Text block
-=-=-

April 27, 2018
HHS partners to develop new treatment for seizures caused by nerve agents
A new treatment for seizures that cannot be stopped with current medicines will be developed under an agreement between the U.S. Department of Health and Human Services (HHS)’ Office of the Assistant Secretary for Preparedness and Response (ASPR) and Proniras Corporation of Seattle, Washington. Uncontrollable seizures are a devastating result of exposure to nerve agents and can be deadly or lead to permanent brain damage.
“Nerve agents are the most toxic and rapidly acting of the known chemical warfare agents,” explained Rick Bright, Ph.D., director of the Biomedical Advanced Research and Development Authority (BARDA), a component of ASPR. “Although the Strategic National Stockpile includes anti-seizure medications, those medications may not be completely effective in stopping all seizures. To save more lives and improve long-term health for survivors, a second-line anti-seizure medication is needed.”
Under the 9-month, approximately $3 million agreement announced today, Proniras will develop Tezampanel as a treatment for seizures that have not been stopped by benzodiazepines, a class of drugs that includes the stockpiled medication diazepam (better known as valium). The contract can be extended up to a total of approximately $89.5 million over five years.
In clinical trials Tezampanel, which works by a different mechanism than diazepam, was shown to be safe. Recent studies also have shown Tezampanel to be an effective seizure treatment in rats with soman nerve agent poisoning, even when the drug was given after a significant delay. Soman is an extremely toxic man-made chemical warfare agent, originally developed as an insecticide in Germany in 1944.
Under the BARDA contract, Proniras will conduct studies to evaluate whether Tezampanel also stops seizures in rats even after benzodiazepine treatment has failed to do so. These studies may lead Proniras to apply for FDA approval of Tezampanel to treat seizures that do not respond to benzodiazepines, including seizures resulting from nerve agent exposure. Proniras also will explore other potential commercial uses for the drug.
Development of this new drug is part of ASPR’s efforts to develop medical products, procedures, and capabilities to protect health and save lives in terrorist attacks, including those using nerve agents. Nerve agents were used in an attack in the Tokyo subway in 1995 and in the Syrian civil war.
BARDA’s preparedness efforts include development of eight novel and repurposed therapeutics and PRISM, the first evidence-based decontamination procedures for use after exposure to any of four classes of chemical agents.
BARDA continues to seek proposals for the development of effective products to treat injuries caused by chemical agents, including new products and new indications for products already in clinical use. The products must be easy to use in a mass casualty situation and safe and effective for all segments of the population. Proposals are accepted through the Broad Agency Announcement BARDA- BAA-18-100-SOL-00003 at the Federal Business Opportunities website, www.fbo.gov.
The project announced today is part of BARDA’s integrated portfolio for the advanced research and development, innovation, acquisition, and manufacturing of medical countermeasures – vaccines, drugs, therapeutics, diagnostic tools, and non-pharmaceutical products for public health emergency threats. These threats include chemical, biological, radiological, and nuclear agents, pandemic influenza, and emerging infectious diseases.
HHS works to enhance and protect the health and well-being of all Americans, providing for effective health and human services and fostering advances in medicine, public health, and social services. Within HHS, ASPR’s mission is to save lives and protect Americans from 21st century health security threats. ASPR leads the nation’s medical and public health preparedness for, response to, and recovery from disasters and public health emergencies.

-=-=-

Task list
- a) In the HHS announcement, up to what total amount can the Proniras contract be extended?
- b) Please retype the part of the HHS announcement that opens with the words containing "The project announced" and closes with "public health emergencies.".

-=-=-

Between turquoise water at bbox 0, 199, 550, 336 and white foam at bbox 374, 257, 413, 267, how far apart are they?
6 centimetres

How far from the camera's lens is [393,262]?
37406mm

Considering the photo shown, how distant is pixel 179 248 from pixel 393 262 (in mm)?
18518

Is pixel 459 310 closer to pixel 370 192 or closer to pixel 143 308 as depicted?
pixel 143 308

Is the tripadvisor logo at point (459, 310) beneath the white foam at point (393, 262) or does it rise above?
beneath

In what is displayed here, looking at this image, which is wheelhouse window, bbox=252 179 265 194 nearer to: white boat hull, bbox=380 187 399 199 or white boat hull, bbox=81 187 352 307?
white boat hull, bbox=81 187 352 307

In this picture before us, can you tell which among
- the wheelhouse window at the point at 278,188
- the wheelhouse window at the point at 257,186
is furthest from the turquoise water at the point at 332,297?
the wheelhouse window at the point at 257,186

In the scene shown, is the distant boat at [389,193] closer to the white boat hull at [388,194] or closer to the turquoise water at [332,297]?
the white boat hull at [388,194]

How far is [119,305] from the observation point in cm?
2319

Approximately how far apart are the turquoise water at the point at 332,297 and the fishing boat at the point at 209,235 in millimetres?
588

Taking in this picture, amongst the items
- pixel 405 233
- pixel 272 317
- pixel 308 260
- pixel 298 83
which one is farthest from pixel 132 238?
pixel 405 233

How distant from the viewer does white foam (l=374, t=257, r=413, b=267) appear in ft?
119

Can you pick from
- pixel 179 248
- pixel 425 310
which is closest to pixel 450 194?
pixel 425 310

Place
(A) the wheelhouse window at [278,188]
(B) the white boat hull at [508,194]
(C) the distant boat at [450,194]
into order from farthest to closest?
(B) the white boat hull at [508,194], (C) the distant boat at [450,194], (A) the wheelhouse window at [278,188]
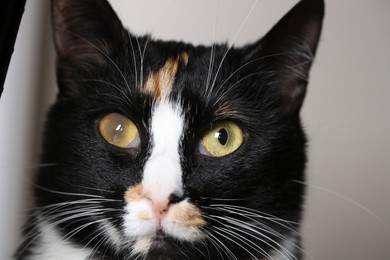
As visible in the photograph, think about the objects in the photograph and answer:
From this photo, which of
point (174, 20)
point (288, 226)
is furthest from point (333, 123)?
point (174, 20)

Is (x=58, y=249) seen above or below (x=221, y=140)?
below

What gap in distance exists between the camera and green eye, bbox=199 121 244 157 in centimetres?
70

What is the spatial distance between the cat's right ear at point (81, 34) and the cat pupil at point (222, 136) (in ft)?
0.69

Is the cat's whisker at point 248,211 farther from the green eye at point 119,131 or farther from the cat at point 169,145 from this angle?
the green eye at point 119,131

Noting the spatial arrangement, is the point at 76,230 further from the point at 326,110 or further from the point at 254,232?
the point at 326,110

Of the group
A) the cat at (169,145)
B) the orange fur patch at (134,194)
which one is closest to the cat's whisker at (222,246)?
the cat at (169,145)

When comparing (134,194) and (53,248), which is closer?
(134,194)

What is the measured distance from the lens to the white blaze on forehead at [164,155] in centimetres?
63

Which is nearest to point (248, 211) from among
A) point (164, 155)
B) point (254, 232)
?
point (254, 232)

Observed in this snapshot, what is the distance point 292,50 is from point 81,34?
1.06 feet

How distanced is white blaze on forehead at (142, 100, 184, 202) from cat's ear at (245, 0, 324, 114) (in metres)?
0.16

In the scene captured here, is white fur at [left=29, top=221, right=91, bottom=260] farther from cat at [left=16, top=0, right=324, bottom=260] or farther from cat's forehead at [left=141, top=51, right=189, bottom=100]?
cat's forehead at [left=141, top=51, right=189, bottom=100]

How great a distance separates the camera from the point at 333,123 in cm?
82

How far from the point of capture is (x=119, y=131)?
71 cm
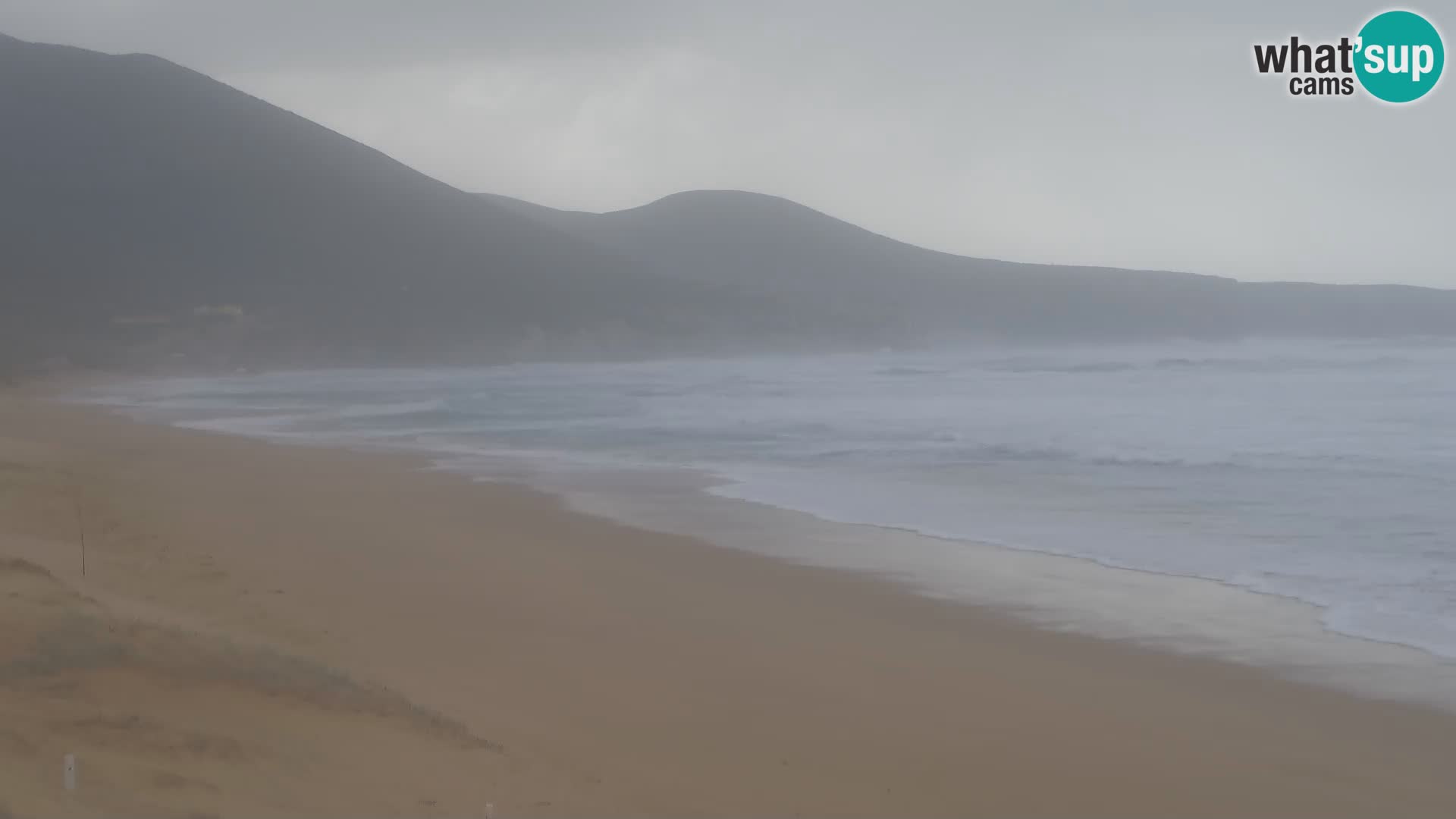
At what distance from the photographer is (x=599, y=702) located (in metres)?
5.16

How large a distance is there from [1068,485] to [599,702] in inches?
358

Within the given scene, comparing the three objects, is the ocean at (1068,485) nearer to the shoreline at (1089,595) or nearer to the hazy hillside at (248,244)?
the shoreline at (1089,595)

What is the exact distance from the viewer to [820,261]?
383ft

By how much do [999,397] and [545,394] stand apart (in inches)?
505

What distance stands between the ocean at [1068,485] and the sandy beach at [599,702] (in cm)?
85

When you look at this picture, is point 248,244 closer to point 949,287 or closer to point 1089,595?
point 949,287

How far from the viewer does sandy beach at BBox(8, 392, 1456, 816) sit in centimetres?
371

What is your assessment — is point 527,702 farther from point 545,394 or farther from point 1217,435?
point 545,394

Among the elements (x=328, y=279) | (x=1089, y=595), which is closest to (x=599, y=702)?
(x=1089, y=595)

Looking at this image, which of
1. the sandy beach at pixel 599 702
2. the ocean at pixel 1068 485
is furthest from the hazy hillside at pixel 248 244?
the sandy beach at pixel 599 702

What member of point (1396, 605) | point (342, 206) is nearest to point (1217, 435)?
point (1396, 605)

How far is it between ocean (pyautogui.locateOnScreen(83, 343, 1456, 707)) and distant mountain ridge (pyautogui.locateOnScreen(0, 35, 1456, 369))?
36.3 meters

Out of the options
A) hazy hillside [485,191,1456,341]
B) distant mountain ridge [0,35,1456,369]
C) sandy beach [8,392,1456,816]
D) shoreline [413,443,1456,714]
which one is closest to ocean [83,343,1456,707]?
shoreline [413,443,1456,714]

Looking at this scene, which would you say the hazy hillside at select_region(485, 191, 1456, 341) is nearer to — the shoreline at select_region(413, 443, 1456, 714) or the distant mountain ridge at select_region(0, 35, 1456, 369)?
the distant mountain ridge at select_region(0, 35, 1456, 369)
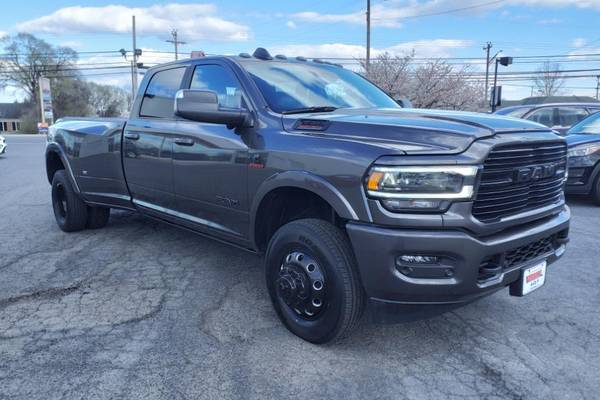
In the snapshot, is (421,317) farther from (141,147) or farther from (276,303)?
(141,147)

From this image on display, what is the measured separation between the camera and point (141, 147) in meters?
4.62

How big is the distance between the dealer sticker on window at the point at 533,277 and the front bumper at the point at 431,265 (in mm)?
149

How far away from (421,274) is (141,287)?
251cm

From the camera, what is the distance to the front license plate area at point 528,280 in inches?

-=-=-

Set of answers
- a) Approximately $89.5 million over five years.

- b)
The project announced today is part of BARDA’s integrated portfolio for the advanced research and development, innovation, acquisition, and manufacturing of medical countermeasures – vaccines, drugs, therapeutics, diagnostic tools, and non-pharmaceutical products for public health emergency threats. These threats include chemical, biological, radiological, and nuclear agents, pandemic influenza, and emerging infectious diseases.
HHS works to enhance and protect the health and well-being of all Americans, providing for effective health and human services and fostering advances in medicine, public health, and social services. Within HHS, ASPR’s mission is to save lives and protect Americans from 21st century health security threats. ASPR leads the nation’s medical and public health preparedness for, response to, and recovery from disasters and public health emergencies.